Ксения в очередной раз помешала борщ, недовольно глядя, как на поверхности лениво плавают два жалких кусочка свёклы, а муж уже полчаса копается в телефоне на диване.
На кухне пахло чесноком и раздражением.
— Владимир, я тебя очень прошу, — Ксения попыталась говорить спокойно, но интонация всё же сорвалась, — можешь, наконец, выкинуть мусор, пока твоя мать не пришла?
— Да что ты как заведённая? — лениво ответил Владимир, не отрываясь от экрана. — Мама же всё равно скажет, что у нас бардак. Так хоть не зря скажет.
— Великолепная логика, — Ксения фыркнула. — Может, сразу обои обдерём и грязью всё зальём, чтоб впечатлить её окончательно?
Не успела она договорить, как в дверь раздался уверенный, почти властный стук.
Не звонок, а именно стук.
Ксения вытерла руки о фартук и пошла открывать.
На пороге, как всегда, стояла Тамара Петровна — в пальто, застёгнутом до горла, с прической, которая выглядела так, будто на неё ушла половина лака в магазине. В руках — пакет, из которого торчал батон и банка солёных огурцов.
— О, хозяйка! — с едким прищуром произнесла свекровь. — Варим своё фирменное? Опять этот розовый супчик?
— Это борщ, Тамара Петровна, — терпеливо ответила Ксения. — Классический, как вы любите.
— Борщ… — протянула свекровь, заглянув в кастрюлю. — Да у тебя он как компот с луком. Кто тебя учил готовить?
— Мама, — вмешался Владимир, поднимаясь с дивана. — Мы же говорили, у Ксюши своё видение.
— Видение у художников, — отрезала Тамара Петровна. — А у хозяйки должно быть нормальное первое.
Ксения прикусила язык, чтобы не сказать чего-то резкого.
Но дальше стало хуже. Тамара Петровна сняла пальто, деловито поставила пакет на стол и заявила:
— Так, дети. Я к вам с серьёзным разговором.
Владимир напрягся. Ксения тоже. Обычно «серьёзный разговор» означал, что кто-то из них виноват, и этот кто-то чаще всего — Ксения.

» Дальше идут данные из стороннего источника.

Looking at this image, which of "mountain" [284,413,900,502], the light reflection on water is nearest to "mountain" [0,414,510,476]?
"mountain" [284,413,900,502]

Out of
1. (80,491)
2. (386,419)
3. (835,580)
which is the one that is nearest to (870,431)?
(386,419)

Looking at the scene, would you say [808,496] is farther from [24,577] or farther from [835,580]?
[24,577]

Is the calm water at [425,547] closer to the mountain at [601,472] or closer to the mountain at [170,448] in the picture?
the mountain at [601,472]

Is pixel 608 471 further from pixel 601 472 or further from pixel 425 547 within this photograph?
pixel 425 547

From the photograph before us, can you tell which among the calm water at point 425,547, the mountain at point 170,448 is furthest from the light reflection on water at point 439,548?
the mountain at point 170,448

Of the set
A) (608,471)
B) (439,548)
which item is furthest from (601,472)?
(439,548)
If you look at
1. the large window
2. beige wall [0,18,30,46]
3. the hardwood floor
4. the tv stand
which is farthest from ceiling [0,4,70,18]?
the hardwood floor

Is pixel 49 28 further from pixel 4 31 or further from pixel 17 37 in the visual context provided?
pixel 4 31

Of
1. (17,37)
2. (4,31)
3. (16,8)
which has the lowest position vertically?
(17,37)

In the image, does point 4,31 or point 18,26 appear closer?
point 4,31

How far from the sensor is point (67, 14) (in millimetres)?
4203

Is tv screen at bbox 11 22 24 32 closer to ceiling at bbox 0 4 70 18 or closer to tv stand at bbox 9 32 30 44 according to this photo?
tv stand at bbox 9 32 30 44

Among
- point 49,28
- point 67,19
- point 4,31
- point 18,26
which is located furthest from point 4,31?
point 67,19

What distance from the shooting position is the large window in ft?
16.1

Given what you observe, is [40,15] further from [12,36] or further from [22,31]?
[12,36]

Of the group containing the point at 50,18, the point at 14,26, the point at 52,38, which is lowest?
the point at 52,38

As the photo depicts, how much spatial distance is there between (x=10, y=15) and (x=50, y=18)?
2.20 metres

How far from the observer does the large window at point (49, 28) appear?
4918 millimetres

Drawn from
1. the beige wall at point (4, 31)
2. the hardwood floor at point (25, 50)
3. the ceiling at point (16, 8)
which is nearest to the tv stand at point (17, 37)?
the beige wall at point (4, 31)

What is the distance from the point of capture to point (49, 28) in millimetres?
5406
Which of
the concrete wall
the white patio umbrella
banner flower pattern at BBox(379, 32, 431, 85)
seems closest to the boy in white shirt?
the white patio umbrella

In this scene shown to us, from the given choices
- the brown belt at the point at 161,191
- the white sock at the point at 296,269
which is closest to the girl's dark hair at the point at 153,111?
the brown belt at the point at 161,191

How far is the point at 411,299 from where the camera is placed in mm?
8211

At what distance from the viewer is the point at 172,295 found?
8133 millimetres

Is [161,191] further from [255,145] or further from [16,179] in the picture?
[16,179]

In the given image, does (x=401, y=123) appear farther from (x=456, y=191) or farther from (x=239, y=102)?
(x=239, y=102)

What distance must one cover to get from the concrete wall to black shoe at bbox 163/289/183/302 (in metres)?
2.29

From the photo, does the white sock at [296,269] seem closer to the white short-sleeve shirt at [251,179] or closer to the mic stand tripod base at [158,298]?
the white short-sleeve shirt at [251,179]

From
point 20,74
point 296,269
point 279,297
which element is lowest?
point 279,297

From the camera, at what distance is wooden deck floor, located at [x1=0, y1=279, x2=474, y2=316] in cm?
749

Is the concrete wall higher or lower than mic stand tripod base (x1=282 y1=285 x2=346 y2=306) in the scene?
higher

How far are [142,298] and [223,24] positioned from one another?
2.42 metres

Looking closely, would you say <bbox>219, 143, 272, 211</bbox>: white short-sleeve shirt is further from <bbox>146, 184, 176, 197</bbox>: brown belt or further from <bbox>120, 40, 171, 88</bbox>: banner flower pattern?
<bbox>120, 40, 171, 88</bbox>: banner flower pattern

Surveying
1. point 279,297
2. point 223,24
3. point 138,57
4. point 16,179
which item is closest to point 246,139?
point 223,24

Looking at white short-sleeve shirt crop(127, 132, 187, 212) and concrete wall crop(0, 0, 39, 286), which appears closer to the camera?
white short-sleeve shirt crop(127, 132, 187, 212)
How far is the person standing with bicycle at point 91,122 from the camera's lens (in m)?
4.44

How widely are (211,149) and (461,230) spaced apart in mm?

— Тут такое дело… — свекровь достала очки и стала листать какие-то бумаги. — Мне тут соседка шепнула, что у Ксении бабушка умерла.
— Уже год как, — сухо ответила Ксения.
— Вот! — победно воскликнула Тамара Петровна. — И, значит, осталась квартира.
Ксения замерла.
— Откуда вы это знаете? — спросила она, стараясь, чтобы голос не дрогнул.
— У меня свои источники, — многозначительно сказала свекровь. — Так вот, я думаю, будет правильно, если ты сразу оформите её на Володю. Ну, чтоб в семье осталась.
— А я что, не семья? — Ксения скрестила руки на груди.
— Ты… ну, понимаешь, — свекровь сделала вид, что подбирает слова, — жёны приходят и уходят. А сын — это навсегда.
— То есть я прихожу-ухожу, а Владимир тут как мебель? — Ксения прищурилась. — Отличная метафора, спасибо.
— Ксюша, не начинай, — вмешался Владимир, почесав затылок. — Мама же права, это логично.
— Логично?! — Ксения почти рассмеялась, но смех вышел сухим. — Владимир, это моя бабушка, моя квартира. С какого перепугу она должна достаться тебе?
— Потому что ты жена! — Тамара Петровна повысила голос. — Ты должна думать о муже, а не о себе.
— А вы должны думать о своём сыне, а не о чужой собственности, — Ксения уже кипела. — И да, квартира — не «семейная реликвия», это моя личная собственность.
— Вот именно — пока ты в нашей семье, — ядовито заметила свекровь.
Ксения почувствовала, что внутри всё сжалось.
— Владимир, — она повернулась к мужу, — ты хоть раз встанешь на мою сторону?
Владимир вздохнул, но глаза отвёл:
— Ксюша, ну, я просто думаю, что мама права. Нам бы та квартира пригодилась. Мы бы её продали, купили бы домик за городом…
— И жила бы я там с вашей мамой на одном участке? — Ксения рассмеялась. — Это уже не дом, это исправительная колония.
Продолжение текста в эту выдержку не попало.